To do
**a.** According to the Good Omens movie discussion, who is directing the screen adaptation of Good Omens?
**b.** Retype part of the Good Omens movie discussion, starting at "That's not a" and ending at "effects and cinematography.".
**c.** Extend the Good Omens movie discussion from where it stops.

More on "Good Omens" the Movie and Coraline
In a recent e-mail exchange I had with Neil Gaiman he confirmed that Terry Gilliam is the director for the adapation of Good Omens to the screen. On a side note, Gaiman has been working on Coraline and will be doing a signing of the book in the Barnes and Noble in Union
Square, NYC on Thursday the 11th. That's today. Update: 07/11 13:15 GMT by CT : I just wanted to
say 'Curse Your Terry Gilliam'! Ever since I read Good Omens, I wished I
was a film director just so I could direct that book. I guess
Terry will do a good job too ;)
That's not a good omen...
I have been pwned because my
Excuse me? Terry is primarily a director, responsible for cinematic masterpieces like Brazil, Time Bandits, Twelve Monkeys, and the (underrated, IMHO) Adventures of Baron Munchausen. Perhaps you're thinking of Terry Pratchett, who co-wrote the book with Gaiman?
Perhaps you meant here, or perhaps here.
The only thing you can accurately describe as "Scotch" is a sticky tape made by 3M. And it's
Hmm, according to amazon Good Omens is a direct desendant of Hitchhikers guide... now when is that movie ever gonna get finished?!
Either way its good to see a Terry Pratchett book being made into a film, hopefully it'll get some Discworld books made into films too.
I imagine that'd be pretty cool if you combined it with LoTR style effects and cinematography.
Choosing Terry Gilliam to do Good Omens is perfect. His style and dark humour complement Pratchett and Gaiman's wierd little epic. Although Terry Gilliam is American, he is one of the few directors I'd trust to do this with the right British touch (not too much, but not too little as well).
Now we can hope for an intelligent comedy that doesn't resort to butt (fart) jokes.
I pushed the Good Omens on my son last year, and in conversations realized something...
Much of the humor is rooted in the 70's. He enjoyed the book, and much of the humor is not rooted in the 70's. But he wasn't culturally equipped to enjoy it as much as I did.
OTOH, he did get into Bohemian Rhapsody after that.
The living have better things to do than to continue hating the dead.

Recorded data
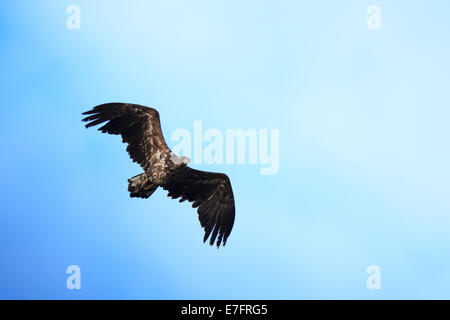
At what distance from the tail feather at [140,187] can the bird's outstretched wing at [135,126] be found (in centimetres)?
34

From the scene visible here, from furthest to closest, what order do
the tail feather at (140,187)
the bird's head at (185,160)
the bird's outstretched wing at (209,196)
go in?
the bird's outstretched wing at (209,196) → the bird's head at (185,160) → the tail feather at (140,187)

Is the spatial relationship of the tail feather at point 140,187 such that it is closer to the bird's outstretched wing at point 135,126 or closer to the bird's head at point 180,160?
the bird's outstretched wing at point 135,126

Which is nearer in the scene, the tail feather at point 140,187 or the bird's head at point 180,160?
the tail feather at point 140,187

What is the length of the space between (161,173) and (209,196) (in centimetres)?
134

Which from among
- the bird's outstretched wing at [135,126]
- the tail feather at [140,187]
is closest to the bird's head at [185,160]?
the bird's outstretched wing at [135,126]

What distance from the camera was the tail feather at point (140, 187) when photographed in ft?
45.1

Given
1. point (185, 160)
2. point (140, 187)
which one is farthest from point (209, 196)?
point (140, 187)

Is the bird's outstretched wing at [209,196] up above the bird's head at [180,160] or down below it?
below

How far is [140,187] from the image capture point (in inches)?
544

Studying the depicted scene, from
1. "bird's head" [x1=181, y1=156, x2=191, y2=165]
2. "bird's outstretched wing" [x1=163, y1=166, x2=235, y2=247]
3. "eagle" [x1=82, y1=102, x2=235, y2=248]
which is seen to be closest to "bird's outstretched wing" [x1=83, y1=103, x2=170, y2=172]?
"eagle" [x1=82, y1=102, x2=235, y2=248]

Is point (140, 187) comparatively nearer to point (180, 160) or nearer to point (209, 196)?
point (180, 160)
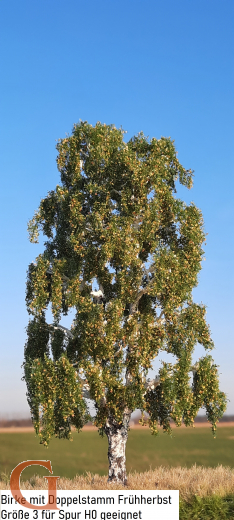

Responses to the tasks
**a.** Terry Gilliam.

**b.**
That's not a good omen...
I have been pwned because my
Excuse me? Terry is primarily a director, responsible for cinematic masterpieces like Brazil, Time Bandits, Twelve Monkeys, and the (underrated, IMHO) Adventures of Baron Munchausen. Perhaps you're thinking of Terry Pratchett, who co-wrote the book with Gaiman?
Perhaps you meant here, or perhaps here.
The only thing you can accurately describe as "Scotch" is a sticky tape made by 3M. And it's
Hmm, according to amazon Good Omens is a direct desendant of Hitchhikers guide... now when is that movie ever gonna get finished?!
Either way its good to see a Terry Pratchett book being made into a film, hopefully it'll get some Discworld books made into films too.
I imagine that'd be pretty cool if you combined it with LoTR style effects and cinematography.

**c.**
Dont mean to put a damper on things but this is old news. Good Omens has been in pre-production for 3 years now and Terry Gilliam was always going to direct it. The Hold ups have been with money and financing, not the production team or cast list. Last I saw Terry was waiting to see if the finance would be tied up in time to shoot Good Omens or wether it would get moved down the list a way while he shot Tideland.
If you have actually read this book you would know that the footnotes are often the best and funniest parts of a all around good tale about the biblical apocalypse. How will any director mention the different misprint versions of the bible that the angel and sonetimes bookstore owner has collected?
I'm actually very interested to see if this thing pans out. I just hope that the history of the british monetary system actually makes it into the movie
Terry Gilliam is one of the most brilliant directors out there (and he is definitely "out there"). I consider Brazil to be one of the best films of all time. Terry is very willing to be dark. In fact, over the past 2 decades it seems that he's been trying to distance himself from his Monty Python past. None of his recent films can be considered comedies. The last film with any substantial comedic element was The Adventures of Baron Munchausen, which was his last pythonesque film.
It will be great to see Terry doing a dark comedy again.
PS, is anyone else out there upset that his plan to do The Watchmen fell through? That would have been a fantastic film!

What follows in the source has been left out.